Ms. Hanada said that she had been working the second shift. She was busy communicating information on air raid attacks by enemy planes, which continued intermittently from the night before, and greeted the morning of August 6 with little sleep. But the students on the third shift did not come on time to replace her shift. When she took off the headphone from her left ear while at the desk by a west-side window, then turned her head away, she felt a flash of light. When she came to, she realized that she had been blown across the room, along with the equipment.

She managed to struggle out and found the schoolmates who had come to replace her shift. Their skin was hanging from their bodies in tatters. She heard someone say, “Don’t worry about me. Just run away.” Many soldiers were covered in blood and writhing in agony. She followed some soldiers who could still walk and left the castle grounds. She saw people whose bellies had been torn open and dead horses.

Field hospital set up on castle grounds

Ms. Hanada followed droves of people on foot, thinking the scenes she saw were from another world entirely, and fled to Gion-cho (now Asaminami Ward). The next morning she went back to the Chugoku Military District Headquarters and found that a field hospital, “like something from hell,” had been set up on the grounds of the castle. While she was applying ointment to the victims, as she was told, she came across a schoolmate lying on the ground and mumbling.

Ms. Hanada, who was 14 at the time, stayed at the shelter and provided aid to the victims. She herself was experiencing bloody stools. Her family had evacuated earlier to Niho-cho (now Minami Ward). She doesn’t recall when her father came to retrieve her, but she remembers hearing, while in Niho-cho, the emperor’s radio broadcast in which he announced the end of the war.

Though she agreed to this interview and visited the shelter, Ms. Hanada became reticent when it came to the schoolmate she found, who died before her eyes. With her permission, part of her account from the book Honoo No Nakani (In Flames) is quoted below. This book was compiled and published in 1969 by schoolmates who survived the atomic bombing.

“She told me, ‘I hate the United States, and I can’t do anything, but be sure to get revenge for me.’ I promised her that I would, saying ‘Definitely.’ This might have given her some relief, and she passed away. I wondered what she was thinking when she died alone without her father or mother.”

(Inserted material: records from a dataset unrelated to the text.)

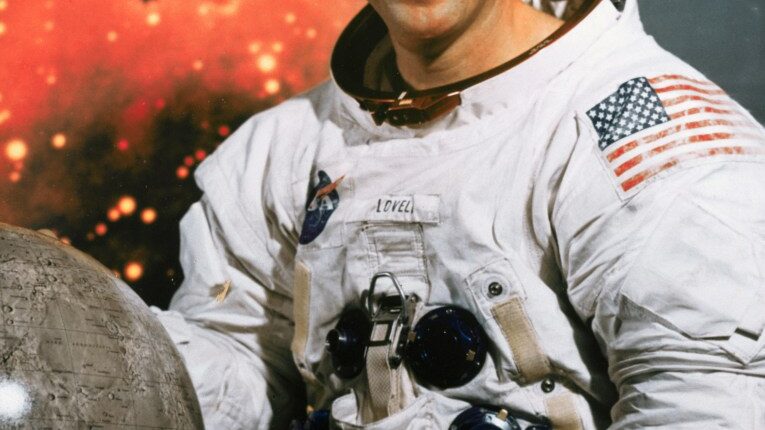 Portrait of Jim Lovell, Apollo 13 commander, in a spacesuit holding a moon globe.
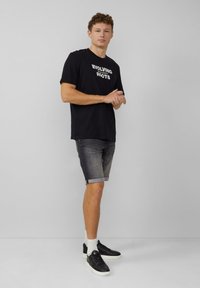Zwarte katoenen t-shirt met de tekst "EVOLVING ROOTS", gecombineerd met denim shorts met opgerolde zoom in het grijs en zwarte sneakers met witte zolen.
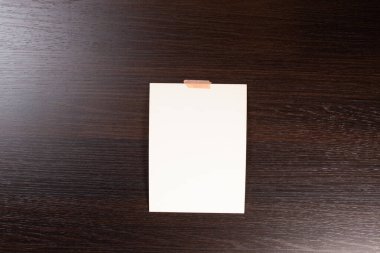 Yumuşak gölgeli boş polaroid fotoğraf çerçevesi ve beyaz kağıt arkaplanda izole edilmiş selobant grafik tasarımcıları sunumları için şablon, portföy vs. Ahşap arka planda beyaz yapraklar.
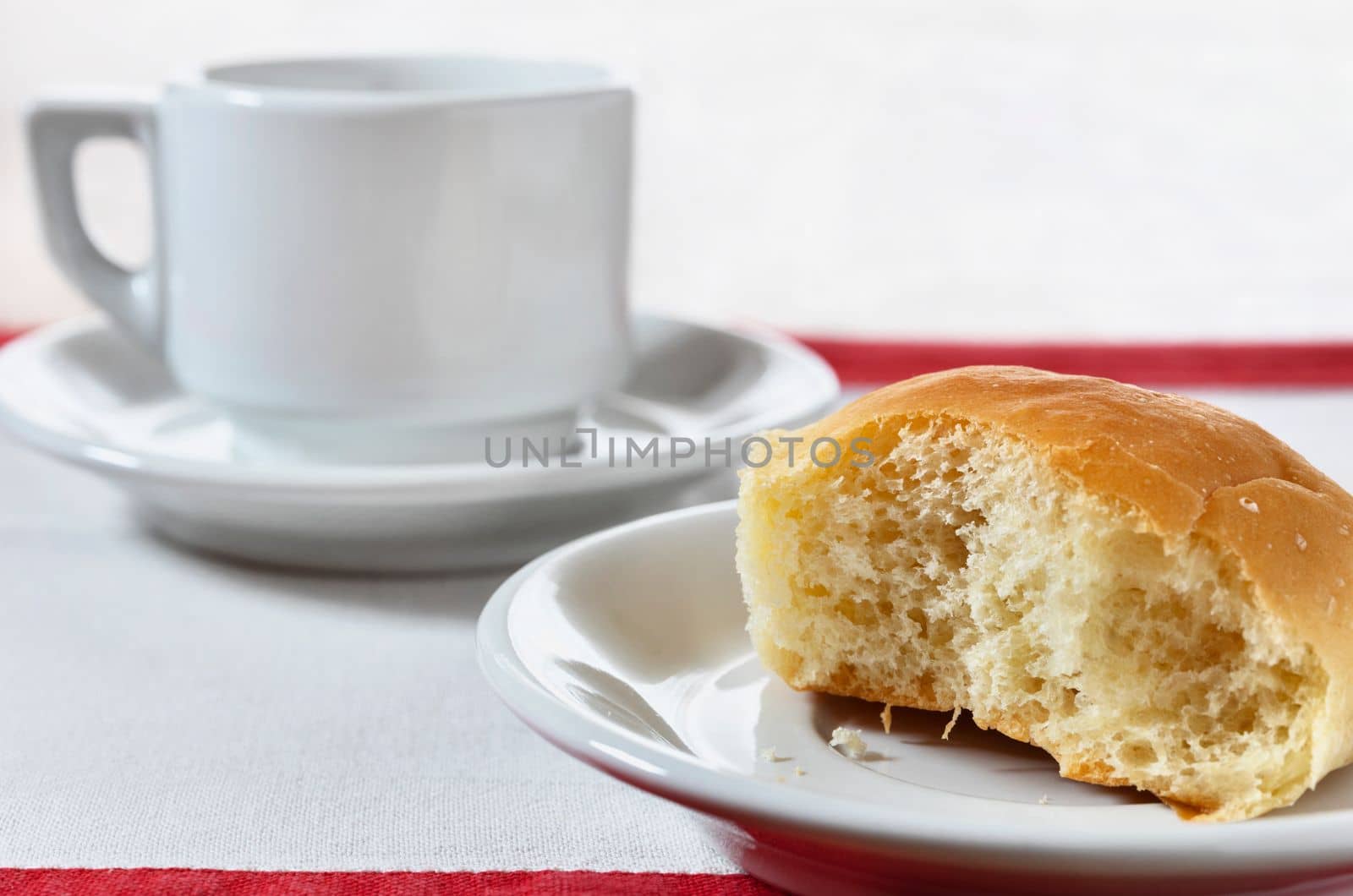 White cup of coffee and dessert with a bite  on table , , break time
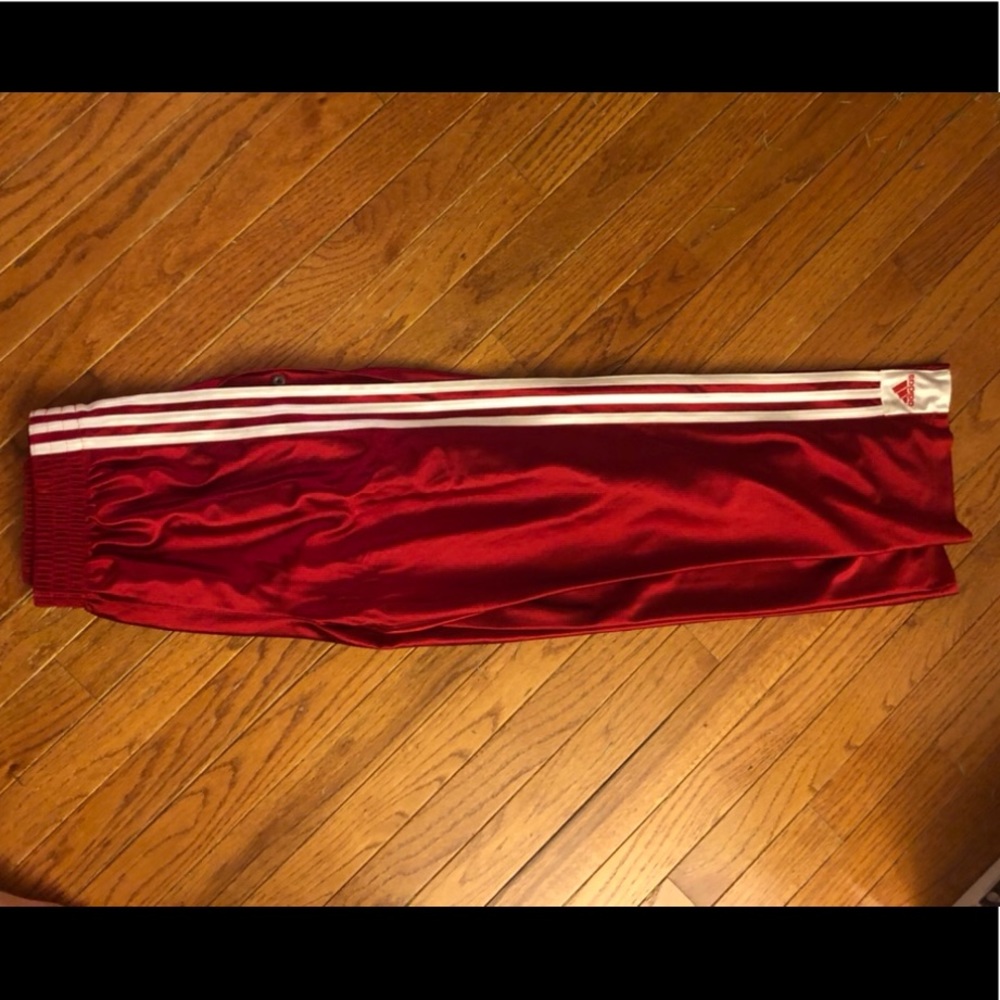 Adidas gym pants, buttons all down the leg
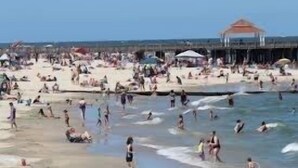 Une plage bondée où les gens se baignent et prennent des bains de soleil.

Ms. Hanada’s account ends with the schoolmate’s death and her thoughts as a mobilized student at the time.

After the war, she temporarily transferred to a girls’ high school in the eastern part of Hiroshima Prefecture, but ultimately graduated from Hijiyama Girls’ High School. She went to work for Chugoku Haiden (now the Chugoku Electric Power Company) and got married in 1954.

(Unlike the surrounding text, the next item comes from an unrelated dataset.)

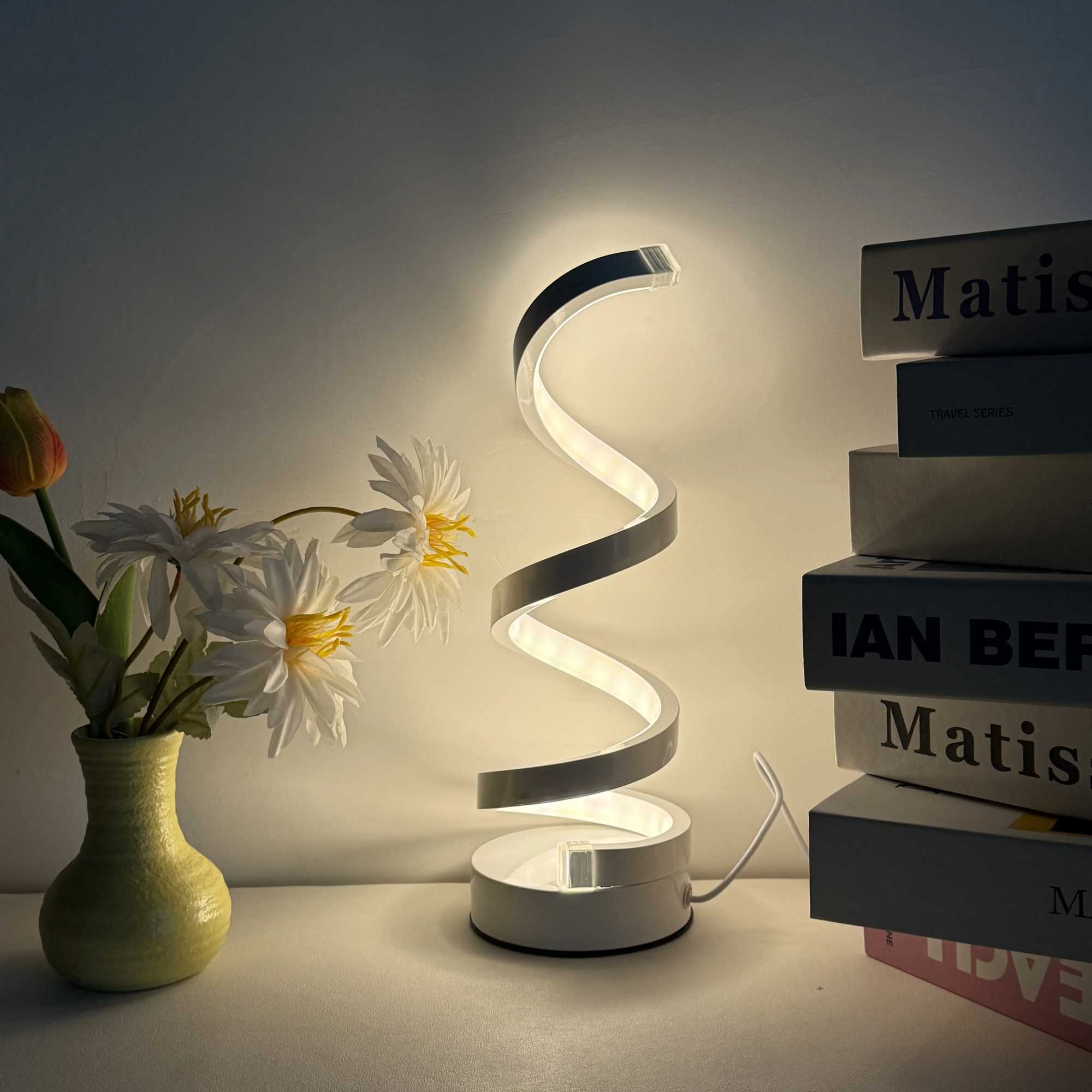 Modern elegant white spiral desktop lamp powered by USB with three-color dimming suitable for various types of rooms. XJ250703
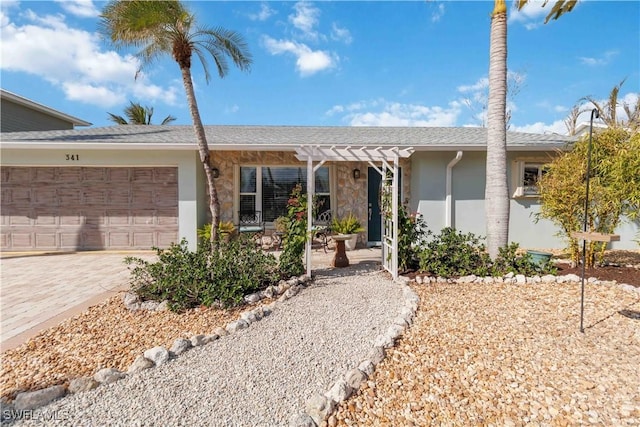 single story home with driveway, roof with shingles, an attached garage, a pergola, and stucco siding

A-bomb blast damaged her inner ear

Ms. Hanada said with a smile, “When I was a newlywed, I couldn’t catch what my husband was saying.” When the atomic bomb exploded, the blast damaged her inner ear and she lost the hearing in her left ear. Still, they had a daughter and she ran the household. She now lives with her husband and has two grandchildren.

Hijiyama Girls’ Junior and Senior High Schools, the successor to Hijiyama Girls’ High School, holds a memorial ceremony on August 6 each year in front of the monument which stands by the shelter. Though Ms. Hanada has been invited to attend the ceremony, she has not gone because “remembering those days is very difficult.”

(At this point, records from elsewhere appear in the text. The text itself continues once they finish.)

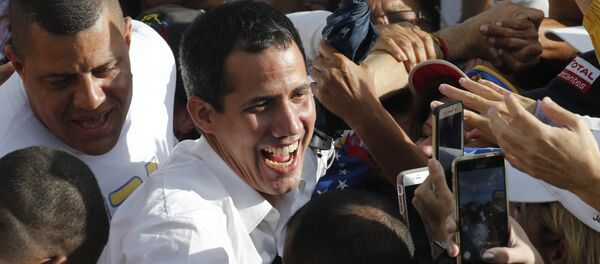 Venezuela's opposition leader and self-proclaimed interim president Juan Guaido greets supporters during a rally in Barinas, Venezuela, Saturday, June 1, 2019. Guaido is taking his campaign to oust President Nicolas Maduro to the birthplace of Hugo Chavez, the socialist leaders's mentor Venezuela's opposition leader and self-proclaimed interim president Juan Guaido greets supporters during a rally in Barinas, Venezuela, Saturday, June 1, 2019. Guaido is taking his campaign to oust President Nicolas Maduro to the birthplace of Hugo Chavez, the socialist leaders's mentor - Sputnik International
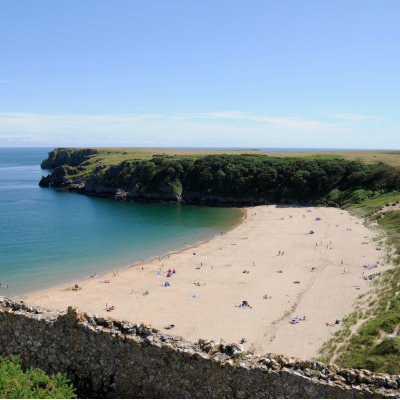 Sandy beach in a sheltered bay with a sailboat offshore and green cliffs under a clear blue sky.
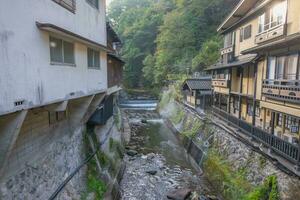 quente Primavera cidades, Kurokawa onsen, Ryokan e ponte, Kurokawa às manhã, kumamoto, kyushu, Japão foto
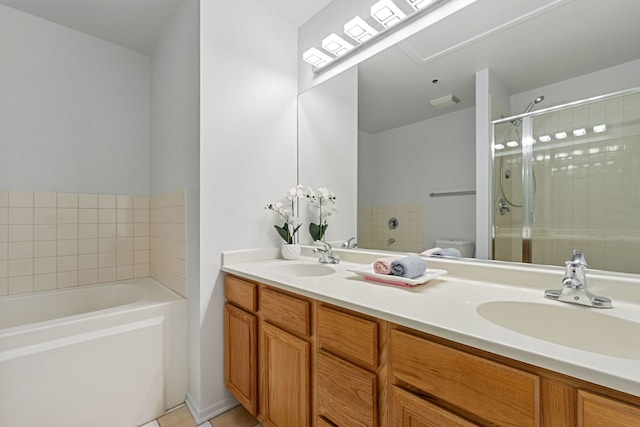 1530 S State St Unit 523, Chicago, IL 60605 - bathroom featuring a sink, tile patterned floors, a shower stall, and toilet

Of the third-year students who were mobilized to work at the Chugoku Military District Headquarters, 67 were killed in the atomic bombing. Yoshie Oka (née Okura), 84, a resident of Naka Ward, has sought to hand down her experience of the atomic bombing to younger generations as an A-bomb survivor in the shelter, and said that only six or seven schoolmates who survived are still alive today.